*Text block*.
• • •

By Dugan Arnett
The Kansas City Star.
Leslie Cunningham always loved the bustle of a workday.
As a teacher at Blue Valley Montessori School, she thrived in her day-to-day dealings with a room full of prekindergarten children. She liked her co-workers, the relationships forged between them, getting to know her students’ families.
So when she became pregnant with her first child in 2010, Cunningham had no plans of giving up her job.”I always assumed I would continue working full time,” said Cunningham, who spent 10 years at the school. “I always felt bad for stay-at-home moms. I’m the kind of person who needs structure and the satisfaction of a really productive workday.”
Within a year after the birth of their first child, however, she and her husband decided to give up that second income — becoming part of the reversal in a long-term historical trend.
According to a Pew Research Center study released Tuesday, 29 percent of mothers did not work outside the home in 2012, a jump from the modern-era low of 23 percent in 1999.
A nearly 30-year trend until 2000 had seen more women, including mothers, entering the workplace.
“I think it’s striking that after many decades of rising participation in the workplace by mothers, now we’re seeing a bit of a turnaround,” said D’Vera Cohn, who served as an author of the report. “Since 2000, we’ve seen an increase in the number and share of mothers who are at home.
“And that not only has implications for the economy, but also for the day-to-day lives of the children.”
The economy is suspected as a major factor, as many women struggled to find employment even after a harsh recession eased.
Another factor is the rising cost of childcare. When Cunningham was weighing the decision to leave the workforce, she realized that day care costs would be a major factor.
“Every ounce of what I made would go to day care — just to house my children for the day,” she said.
The study, which included U.S. census and survey data, delves into some of the factors involved in the recent shift. The country’s recent economic struggles have certainly been a factor — 6 percent of mothers in 2012 said they weren’t working because of an inability to find jobs, up from 1 percent in 2000.
In the study, the stay-at-home-mother population includes single mothers, those who are disabled and those who are students, among others.
Cohn points out that mothers who are less well-off make up a significant portion of the group — not just the affluent mothers typically associated with stay-at-home motherhood. A third of stay-at-home moms are at the poverty level.
Additionally, the study found that 25 percent of stay-at-home mothers in 2012 had college degrees, up from 7 percent in 1970.
In Kansas City, stay-at-home mothers cite a number of reasons for their arrangement, from monetary to philosophical to a growing acceptance of a mother’s choice to be there for every moment of her child’s upbringing.
“In the past, women were expected to work outside the home and almost made to feel like less if we didn’t,” said Arika Ledom, a Johnson County mother of two who stays home to raise her kids. “Like raising our children wasn’t an important enough job on its own.”
Without question, childcare costs have also played a role.
Multiple mothers interviewed by The Star on Tuesday said that, after calculating expenses, they found that staying home with their children would actually be cheaper than continuing to work and funneling money into a pricey day care each month.
Even if there is a financial hit, meanwhile, many families have taken steps to alleviate the strain.

• • •

*Instruction 1*.
Answer these from the article on stay-at-home mothers:
(a) How many years did Leslie Cunningham spend at Blue Valley Montessori School?
(b) According to the Pew study, what percentage of mothers did not work outside the home in 2012?
(c) What share of stay-at-home mothers had college degrees in 1970?
*Instruction 2*. Reproduce the part of the article on stay-at-home mothers between "Leslie Cunningham always" and "her students’ families.", inclusive.
The items have nothing to do with this work.

• • •

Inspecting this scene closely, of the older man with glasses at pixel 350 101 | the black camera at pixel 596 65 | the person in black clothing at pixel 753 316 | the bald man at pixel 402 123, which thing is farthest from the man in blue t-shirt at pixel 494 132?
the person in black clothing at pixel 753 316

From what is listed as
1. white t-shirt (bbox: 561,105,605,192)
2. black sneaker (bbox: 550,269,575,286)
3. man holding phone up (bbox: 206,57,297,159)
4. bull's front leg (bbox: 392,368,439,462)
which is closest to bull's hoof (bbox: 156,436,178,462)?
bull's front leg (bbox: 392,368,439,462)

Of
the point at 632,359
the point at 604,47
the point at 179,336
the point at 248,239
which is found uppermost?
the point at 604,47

• • •

*Exercise answer 1*.
(a) 10 years
(b) 29 percent
(c) 7 percent

*Exercise answer 2*.
Leslie Cunningham always loved the bustle of a workday.
As a teacher at Blue Valley Montessori School, she thrived in her day-to-day dealings with a room full of prekindergarten children. She liked her co-workers, the relationships forged between them, getting to know her students’ families.